— START MATERIAL SHOWN —
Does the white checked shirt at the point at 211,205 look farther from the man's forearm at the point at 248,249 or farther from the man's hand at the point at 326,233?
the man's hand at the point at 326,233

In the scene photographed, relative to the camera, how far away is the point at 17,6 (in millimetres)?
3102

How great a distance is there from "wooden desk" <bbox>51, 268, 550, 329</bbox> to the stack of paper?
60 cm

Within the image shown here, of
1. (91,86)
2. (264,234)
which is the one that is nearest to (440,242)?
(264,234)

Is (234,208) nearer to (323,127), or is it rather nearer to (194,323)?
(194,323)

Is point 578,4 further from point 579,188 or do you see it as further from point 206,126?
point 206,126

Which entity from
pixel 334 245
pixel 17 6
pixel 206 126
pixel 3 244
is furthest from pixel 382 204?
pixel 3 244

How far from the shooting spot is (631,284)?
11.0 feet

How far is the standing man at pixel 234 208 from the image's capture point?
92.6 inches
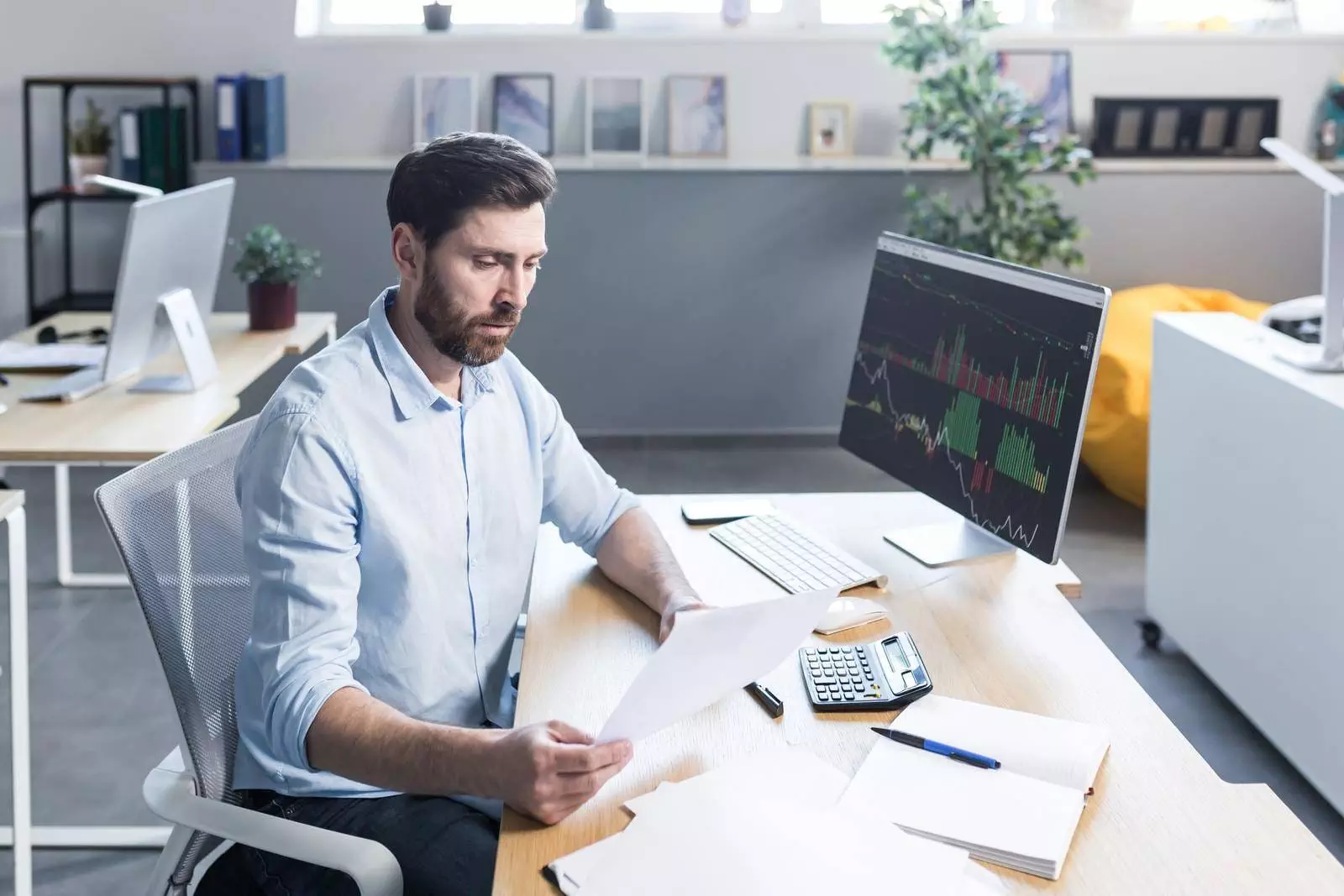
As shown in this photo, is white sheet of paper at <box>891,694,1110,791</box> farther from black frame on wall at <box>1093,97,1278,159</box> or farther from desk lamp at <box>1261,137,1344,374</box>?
black frame on wall at <box>1093,97,1278,159</box>

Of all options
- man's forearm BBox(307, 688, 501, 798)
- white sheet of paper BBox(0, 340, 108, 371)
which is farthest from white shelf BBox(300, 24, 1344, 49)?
man's forearm BBox(307, 688, 501, 798)

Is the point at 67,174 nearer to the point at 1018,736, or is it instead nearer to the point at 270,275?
the point at 270,275

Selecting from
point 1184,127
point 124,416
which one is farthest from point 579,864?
point 1184,127

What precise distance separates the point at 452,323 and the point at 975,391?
2.40 ft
— END MATERIAL SHOWN —
YOUR GOAL: Transcribe the material exactly, and leave out whatever pictures it holds.

REPLY:
Does the white checked shirt at the point at 211,205 look farther from the man's forearm at the point at 248,249 or farther from the man's hand at the point at 326,233?
the man's hand at the point at 326,233

In the scene photographed, relative to the camera, how far away is the point at 17,6 (in millimetres)?
3102

How great a distance is there from "wooden desk" <bbox>51, 268, 550, 329</bbox> to the stack of paper?
60 cm

Within the image shown here, of
1. (91,86)
2. (264,234)
which is the one that is nearest to (440,242)?
(264,234)

Is (234,208) nearer to (323,127), or is it rather nearer to (194,323)?
(194,323)

Is point 578,4 further from point 579,188 or do you see it as further from point 206,126?
point 206,126

Which entity from
pixel 334 245
pixel 17 6
pixel 206 126
pixel 3 244
is furthest from pixel 382 204?
pixel 3 244

How far from the shooting spot is (631,284)?
11.0 feet

How far is the standing man at pixel 234 208 from the image's capture point?
92.6 inches
As shown in this photo, is white sheet of paper at <box>891,694,1110,791</box> farther from black frame on wall at <box>1093,97,1278,159</box> or farther from desk lamp at <box>1261,137,1344,374</box>?
black frame on wall at <box>1093,97,1278,159</box>

Of all options
- man's forearm BBox(307, 688, 501, 798)
- white sheet of paper BBox(0, 340, 108, 371)
which is farthest from white shelf BBox(300, 24, 1344, 49)?
man's forearm BBox(307, 688, 501, 798)

Is the point at 67,174 nearer to the point at 1018,736, or is it instead nearer to the point at 270,275?
the point at 270,275

Selecting from
point 1184,127
point 124,416
which one is farthest from point 579,864?
point 1184,127

What precise distance separates the point at 452,323 and the point at 975,391?
2.40 ft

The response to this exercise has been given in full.